En 1975 las librerías de este país hicieron hueco a dos libros esenciales de nuestro canon, a dos joyas tan distintas como Mortal y rosa, de Francisco Umbral, y La verdad sobre el caso Savolta, de Mendoza. El cronista de Madrid y el de Barcelona. El escritor del ego inagotable y el discreto contador de historias. Dos extremos de la narrativa española, reconocidos finalmente ambos con el premio Cervantes.

Con Mendoza el panel de galardonados incorpora al primer escritor nacido en los años cuarenta que empieza a publicar en los albores de la Transición. ¿Quién le iba a decir al joven que escribía con 26 años su primera novela que se traía entre manos una de esas obras que marcan época? En un momento en el que la escritura experimental acaparaba todos los parabienes del mundillo literario, irrumpe un autor novel que decide rescatar el placer de narrar una historia con los ingredientes malditos de la intriga y el humor.

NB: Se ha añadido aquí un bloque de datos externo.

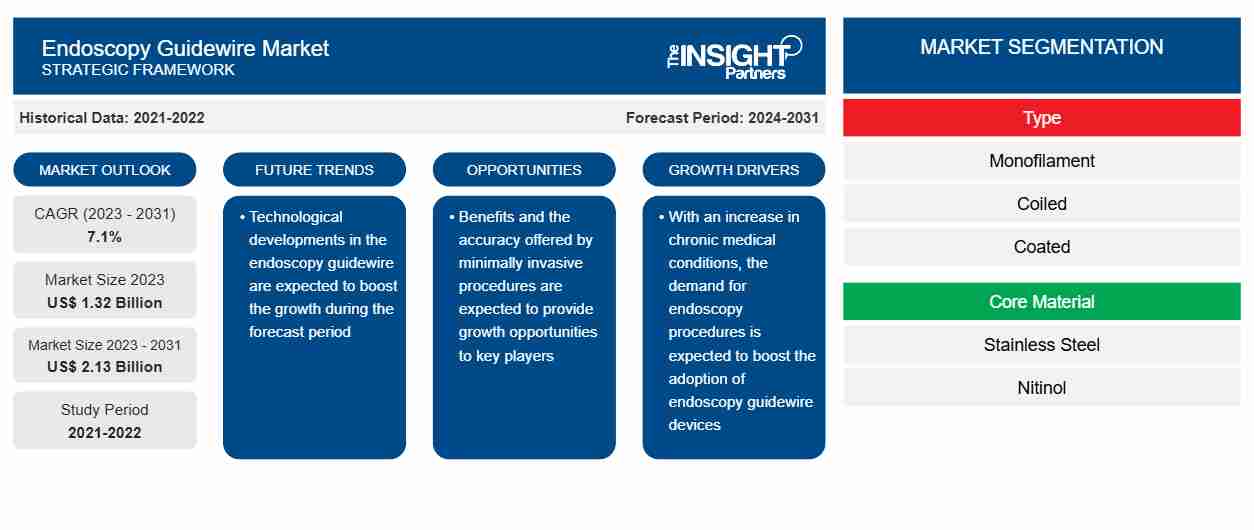 Endoscopy Guidewire Market
STRATEGIC FRAMEWORK

The INSIGHT Partners

Historical Data: 2021-2022

Forecast Period: 2024-2031

MARKET OUTLOOK

CAGR (2023 - 2031)
7.1%

Market Size 2023
US$ 1.32 Billion

Market Size 2023 - 2031
US$ 2.13 Billion

Study Period
2021-2022

FUTURE TRENDS

• Technological developments in the endoscopy guidewire are expected to boost the growth during the forecast period

OPPORTUNITIES

• Benefits and the accuracy offered by minimally invasive procedures are expected to provide growth opportunities to key players

GROWTH DRIVERS

• With an increase in chronic medical conditions, the demand for endoscopy procedures is expected to boost the adoption of endoscopy guidewire devices

MARKET SEGMENTATION

Type

Monofilament

Coiled

Coated

Core Material

Stainless Steel

Nitinol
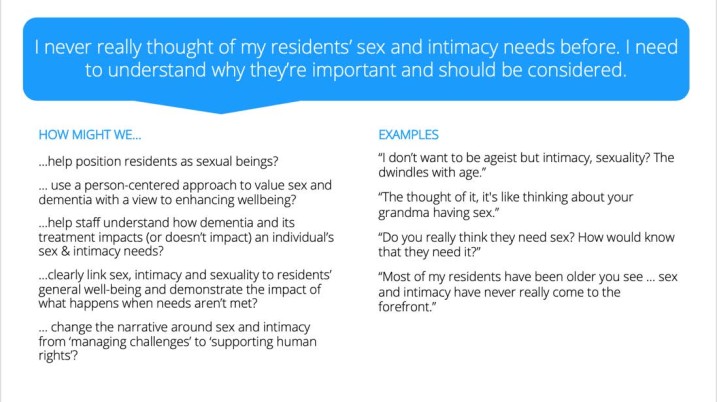 I never really thought of my residents' sex and intimacy needs before. I need to understand why they're important and should be considered.

HOW MIGHT WE...

...help position residents as sexual beings?

... use a person-centered approach to value sex and dementia with a view to enhancing wellbeing?

...help staff understand how dementia and its treatment impacts (or doesn't impact) an individual's sex & intimacy needs?

...clearly link sex, intimacy and sexuality to residents' general well-being and demonstrate the impact of what happens when needs aren't met?

... change the narrative around sex and intimacy from 'managing challenges' to 'supporting human rights'?

EXAMPLES

"I don't want to be ageist but intimacy, sexuality? The dwindles with age."

"The thought of it, it's like thinking about your grandma having sex."

"Do you really think they need sex? How would know that they need it?"

"Most of my residents have been older you see ... sex and intimacy have never really come to the forefront."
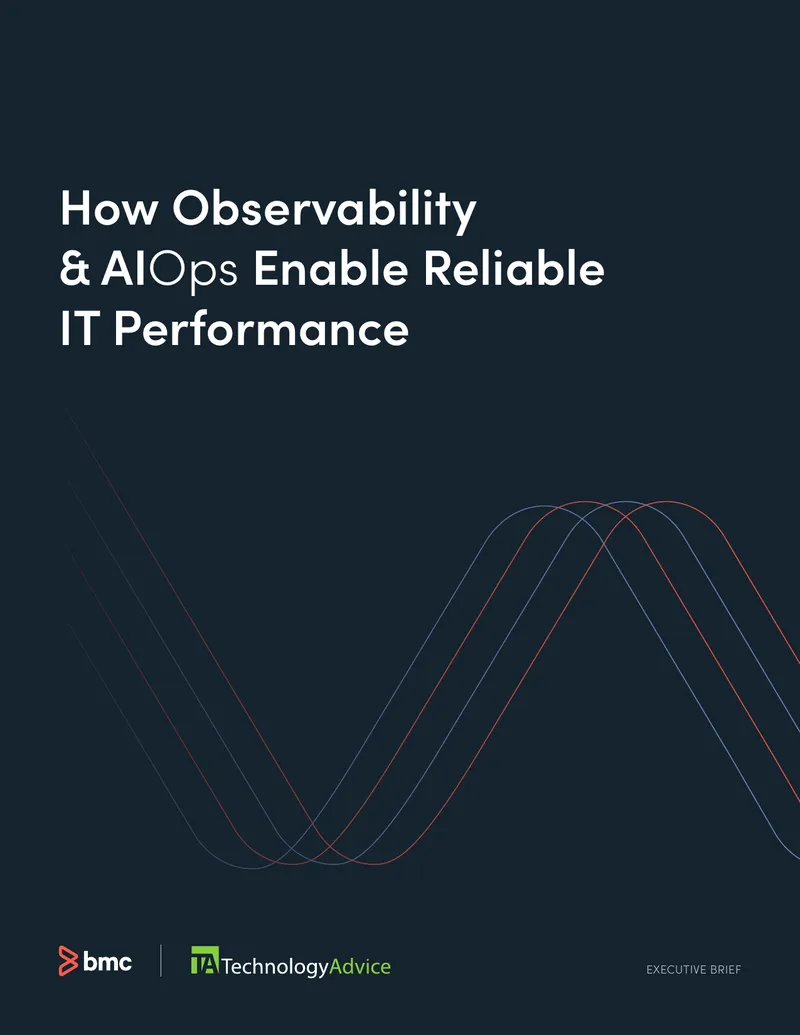 How Observability & AIOps Enable Reliable IT Performance

bmc

TA TechnologyAdvice

EXECUTIVE BRIEF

Un nuevo escritor, de innegable base cervantina, que aterriza con el bendito descaro de la juventud, con la osadía del que no tiene nada que perder.

Hablamos de un novelista que se formó viendo películas de cine negro y leyendo a Julio Verne y Emilio Salgari y que no solo no oculta sus influencias sino que las celebra, las recrea y les da tantas vueltas como considere necesario; que para nada se avergüenza de su admiración por Pío Baroja o Benito Pérez Galdós por mal vistos que estuvieran entonces. Un creador, en definitiva, que apuesta por el gusto de contar enredos que atrapan desde la primera a la última página como los relatos clásicos de aventuras y misterio que unos pocos años después de la ópera prima de Mendoza reivindicó de forma inolvidable Fernando Savater en su ensayo La infancia recuperada.

No hay volantazos de estilo en la obra de Mendoza. Las líneas maestras de aquel primer libro –Barcelona, la ironía, el lenguaje cuidado, el suspense, la sátira, la parodia…- le han acompañado hasta la actualidad. Sin embargo, no somos pocos los lectores que nos vamos temiendo que ya no lleguen libros con la enjundia de La ciudad de los prodigios (1986) o Una comedia ligera (1996), con la inventiva de pastiches deliciosos como El misterio de la cripta embrujada (1979) o con la gracia irresistible de esa maravilla del humor patrio que es Sin noticias de Gurb (1991). Confiemos en que un premio tan merecido resulte más un estímulo que lo contrario.